7. The apparatus according to any of claims 2 - 6, comprises encoding the omnidirectional video media content into the second viewport representation by including an IDR picture in the beginning of the encoded second viewport representation.

8. The apparatus according to any of claims 2 - 7, wherein the dominant axis is the axis of the most often viewed viewport, determined based on viewing orientation statistics of previous omnidirectional video media content.

9. The apparatus according to any of claims 2 - 8, comprising means for indicating support of alignment of the viewport in connection with the session negotiation.

10. The apparatus according to claim 9, wherein the support of alignment of the viewport is indicated in a session description according to Session Description Protocol (SDP) as an attribute for video align with viewport change axis.

11. The apparatus according to claim 10, wherein the indication of one or more dominant axes is configured to be obtained in a reply of the SDP session negotiation from the second apparatus.

12. The apparatus according to claim 10, wherein the indication of one or more dominant axes is configured to be obtained in an RTP stream from the second apparatus.

13. The apparatus according to claim 9, wherein the support of alignment of the viewport is indicated in a session description according to a Hypertext Transfer Protocol (HTTP).

14. A method comprising: receiving an omnidirectional video media content encoded as viewport-dependent delivery into at least a first viewport representation; detecting a need for a change of a viewport into a second viewport representation; determining a dominant axis of the second viewport representation; and signaling the dominant axis of the second viewport representation to an apparatus encoding the omnidirectional video media content.

15. An apparatus comprising at least one processor and at least one memory, said at least one memory stored with computer program code thereon, the at least one memory and the computer program code configured to, with the at least one processor, cause the apparatus at least to perform: receive an omnidirectional video media content encoded as viewport-dependent delivery into at least a first viewport representation; detect a need for a change of a viewport into a second viewport representation; determine a dominant axis of the second viewport representation; and signal the dominant axis of the second viewport representation to a second apparatus encoding the omnidirectional video media content.

16. An apparatus comprising: means for receiving an omnidirectional video media content encoded as viewport- dependent delivery into at least a first viewport representation; means for detecting a need for a change of a viewport into a second viewport representation; means for determining a dominant axis of the second viewport representation; and means for signaling the dominant axis of the second viewport representation to a second apparatus encoding the omnidirectional video media content.

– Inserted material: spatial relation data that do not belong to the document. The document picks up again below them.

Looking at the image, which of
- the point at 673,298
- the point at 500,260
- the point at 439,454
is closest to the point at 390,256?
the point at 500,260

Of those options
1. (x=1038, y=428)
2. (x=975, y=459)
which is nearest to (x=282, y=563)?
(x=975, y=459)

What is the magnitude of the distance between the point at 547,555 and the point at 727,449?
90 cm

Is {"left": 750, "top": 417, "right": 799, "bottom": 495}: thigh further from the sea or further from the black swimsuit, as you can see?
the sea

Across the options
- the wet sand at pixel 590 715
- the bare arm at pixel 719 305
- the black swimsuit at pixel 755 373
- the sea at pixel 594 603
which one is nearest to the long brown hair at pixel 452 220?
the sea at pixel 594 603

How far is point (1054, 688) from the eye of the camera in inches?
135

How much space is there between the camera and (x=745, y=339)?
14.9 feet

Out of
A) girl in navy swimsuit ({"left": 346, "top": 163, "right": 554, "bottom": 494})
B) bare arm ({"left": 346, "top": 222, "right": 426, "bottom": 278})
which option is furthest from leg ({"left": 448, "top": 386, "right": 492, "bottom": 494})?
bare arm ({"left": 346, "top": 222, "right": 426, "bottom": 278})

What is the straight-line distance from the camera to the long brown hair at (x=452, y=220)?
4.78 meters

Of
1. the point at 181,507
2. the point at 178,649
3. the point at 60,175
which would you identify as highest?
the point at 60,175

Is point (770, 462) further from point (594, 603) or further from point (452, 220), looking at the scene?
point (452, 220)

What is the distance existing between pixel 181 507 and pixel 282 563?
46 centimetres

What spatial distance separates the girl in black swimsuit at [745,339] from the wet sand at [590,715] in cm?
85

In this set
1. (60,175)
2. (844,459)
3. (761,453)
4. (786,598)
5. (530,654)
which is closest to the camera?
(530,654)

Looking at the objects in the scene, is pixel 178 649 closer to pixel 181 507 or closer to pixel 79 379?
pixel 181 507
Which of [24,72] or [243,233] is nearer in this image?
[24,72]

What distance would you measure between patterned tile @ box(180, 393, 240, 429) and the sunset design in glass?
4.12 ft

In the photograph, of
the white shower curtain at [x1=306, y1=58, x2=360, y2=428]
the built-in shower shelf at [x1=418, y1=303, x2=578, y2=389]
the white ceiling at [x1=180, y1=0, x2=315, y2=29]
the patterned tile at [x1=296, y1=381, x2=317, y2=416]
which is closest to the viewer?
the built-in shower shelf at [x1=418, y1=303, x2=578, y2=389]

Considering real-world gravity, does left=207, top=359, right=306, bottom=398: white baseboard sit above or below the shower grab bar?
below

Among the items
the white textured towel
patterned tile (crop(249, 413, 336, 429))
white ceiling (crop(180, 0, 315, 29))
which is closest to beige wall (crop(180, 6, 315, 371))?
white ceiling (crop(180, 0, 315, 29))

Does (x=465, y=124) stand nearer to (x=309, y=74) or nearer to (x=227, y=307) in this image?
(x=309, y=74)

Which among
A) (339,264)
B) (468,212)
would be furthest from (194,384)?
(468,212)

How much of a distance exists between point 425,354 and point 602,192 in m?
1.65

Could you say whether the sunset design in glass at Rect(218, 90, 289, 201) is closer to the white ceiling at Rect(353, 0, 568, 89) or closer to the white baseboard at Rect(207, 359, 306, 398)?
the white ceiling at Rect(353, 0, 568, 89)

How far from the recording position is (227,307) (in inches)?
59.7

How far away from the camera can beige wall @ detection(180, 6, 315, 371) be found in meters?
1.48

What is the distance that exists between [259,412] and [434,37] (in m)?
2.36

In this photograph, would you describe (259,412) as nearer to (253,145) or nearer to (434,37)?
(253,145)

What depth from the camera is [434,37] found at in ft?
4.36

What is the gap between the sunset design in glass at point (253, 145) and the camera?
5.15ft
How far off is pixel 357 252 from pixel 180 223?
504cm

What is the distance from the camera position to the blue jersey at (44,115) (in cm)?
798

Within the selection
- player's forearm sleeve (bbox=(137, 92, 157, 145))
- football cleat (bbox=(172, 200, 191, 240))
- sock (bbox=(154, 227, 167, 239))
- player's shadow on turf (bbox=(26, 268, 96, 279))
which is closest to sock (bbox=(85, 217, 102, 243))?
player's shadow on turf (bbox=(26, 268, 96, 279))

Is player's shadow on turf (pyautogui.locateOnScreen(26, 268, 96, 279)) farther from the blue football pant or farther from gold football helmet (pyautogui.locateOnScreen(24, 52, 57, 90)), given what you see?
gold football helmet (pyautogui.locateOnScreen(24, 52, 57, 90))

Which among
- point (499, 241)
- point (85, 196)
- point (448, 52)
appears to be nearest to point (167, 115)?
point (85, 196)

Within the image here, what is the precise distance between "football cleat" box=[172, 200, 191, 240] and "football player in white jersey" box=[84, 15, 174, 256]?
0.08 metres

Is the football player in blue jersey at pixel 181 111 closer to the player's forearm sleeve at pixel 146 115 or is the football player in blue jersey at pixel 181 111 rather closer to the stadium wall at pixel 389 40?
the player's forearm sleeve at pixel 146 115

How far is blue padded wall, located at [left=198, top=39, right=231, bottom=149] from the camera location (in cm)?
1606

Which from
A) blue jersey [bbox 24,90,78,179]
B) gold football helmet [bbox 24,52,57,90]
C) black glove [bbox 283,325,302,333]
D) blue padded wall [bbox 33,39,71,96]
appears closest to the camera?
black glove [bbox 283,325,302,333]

17. The apparatus according to claim 15 or 16, wherein the dominant axes of one or more second viewport representation is configured to be signaled in a reply to a session description according to Session Description Protocol (SDP) session negotiation received from the second apparatus.

18. The apparatus according to claim 15 or 16, wherein the dominant axes of one or more second viewport representation is configured to be signaled in an RTP stream as a response to a session description according to Session Description Protocol (SDP) session negotiation received from the second apparatus.

9. The apparatus according to claim 15 or 16, wherein the dominant axes of one or more second viewport representation is configured to be signaled in a reply to a Hypertext Transfer Protocol (HTTP) session negotiation received from the second apparatus.